"""
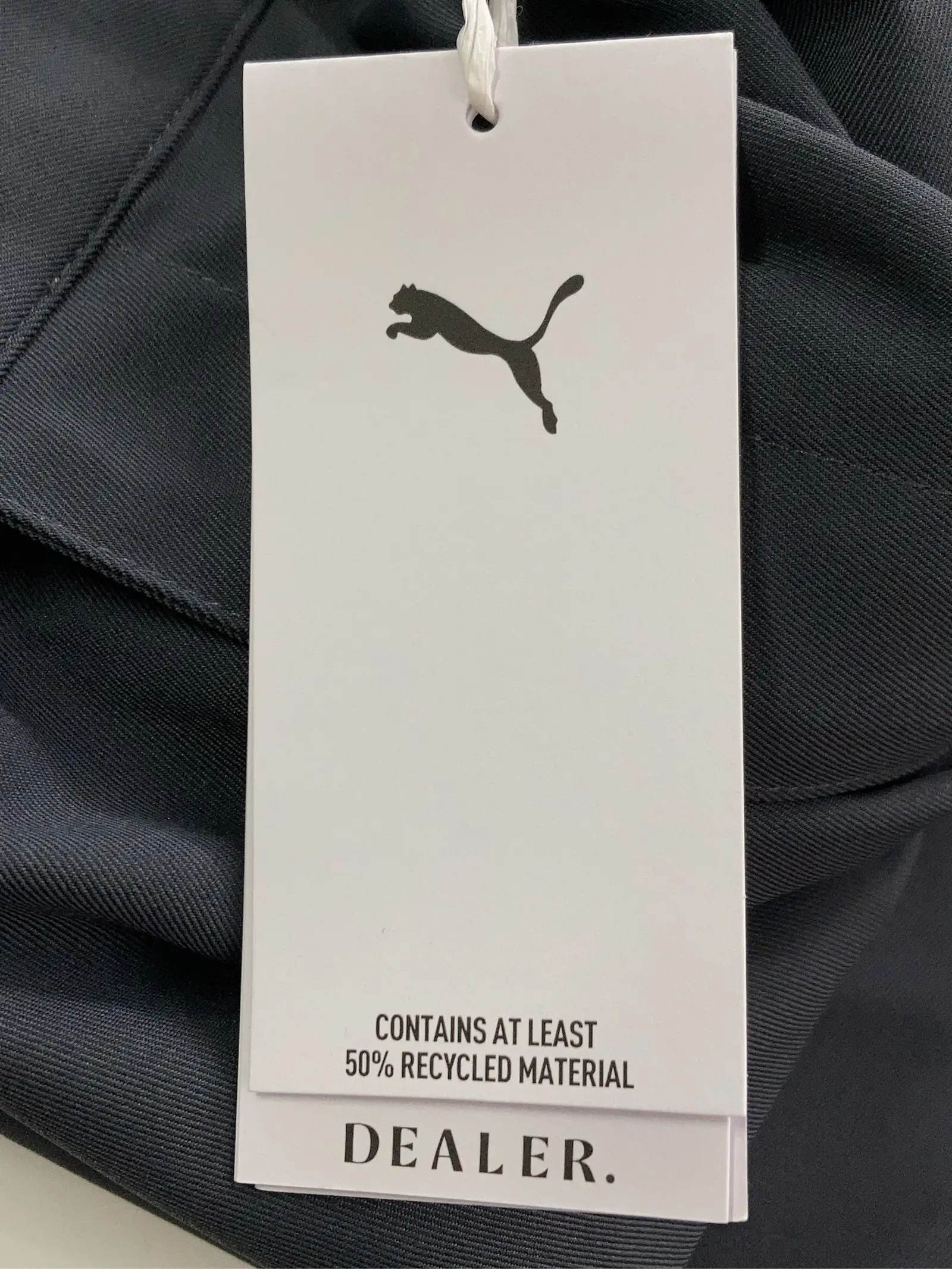 https://r2-worker.digdig.jp/product/e705ac0d-c24f-49eb-9344-2e6bb78e43eb/c45e5d02-f52b-45a0-b4e7-4130880eeabc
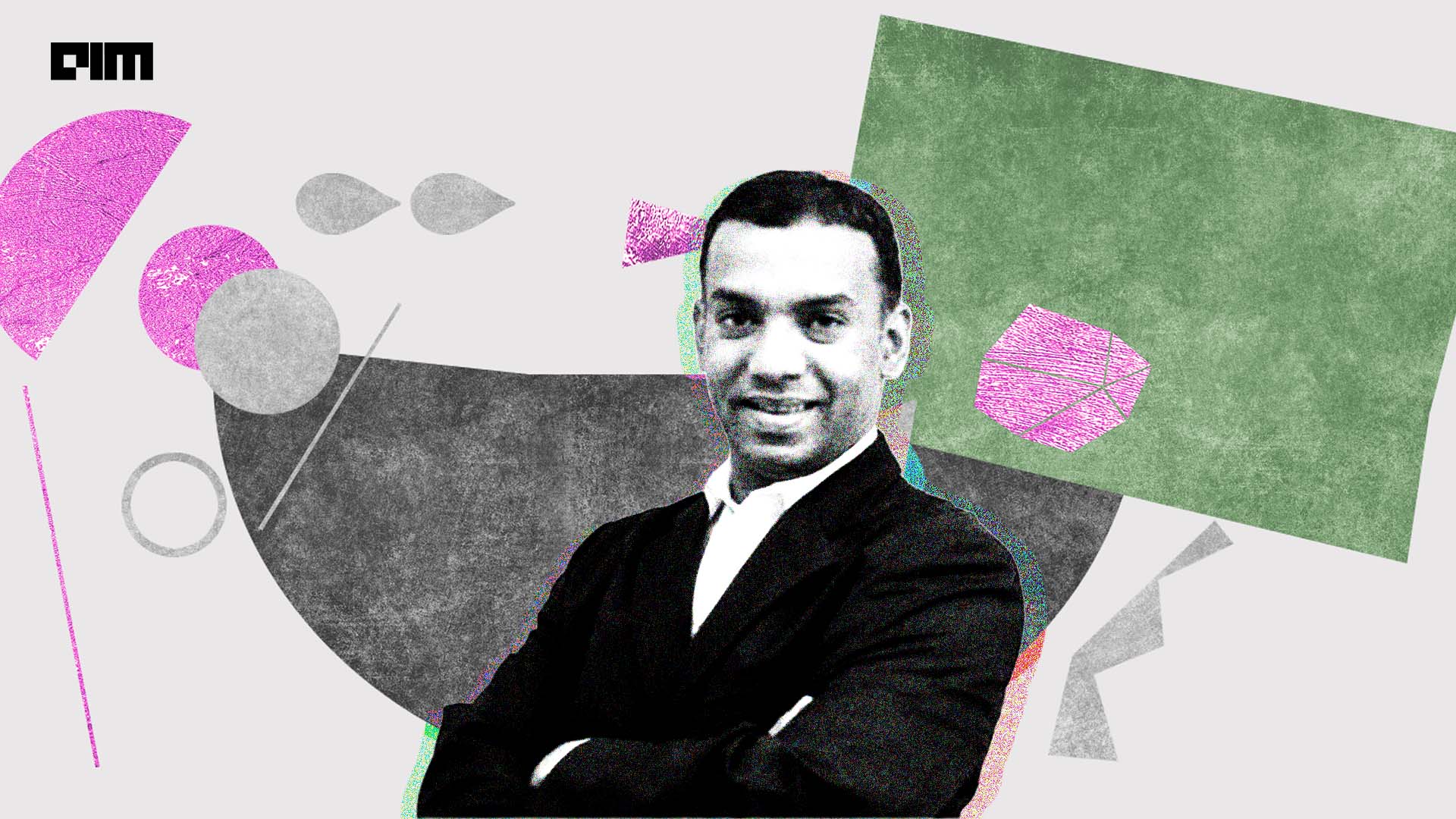 How is Neil Bhandar Transforming Sustainable Energy at Gener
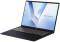 Миниатюра ASUS Vivobook 16 X1607CA-MB120 90NB15A1-M00640, фото 3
"""
- _WHAT IS BEING ASKED_: Restate the entire listing word for word, excluding pictures.

- _WRITTEN SOLUTION_:
 https://r2-worker.digdig.jp/product/e705ac0d-c24f-49eb-9344-2e6bb78e43eb/c45e5d02-f52b-45a0-b4e7-4130880eeabc
 How is Neil Bhandar Transforming Sustainable Energy at Gener
 Миниатюра ASUS Vivobook 16 X1607CA-MB120 90NB15A1-M00640, фото 3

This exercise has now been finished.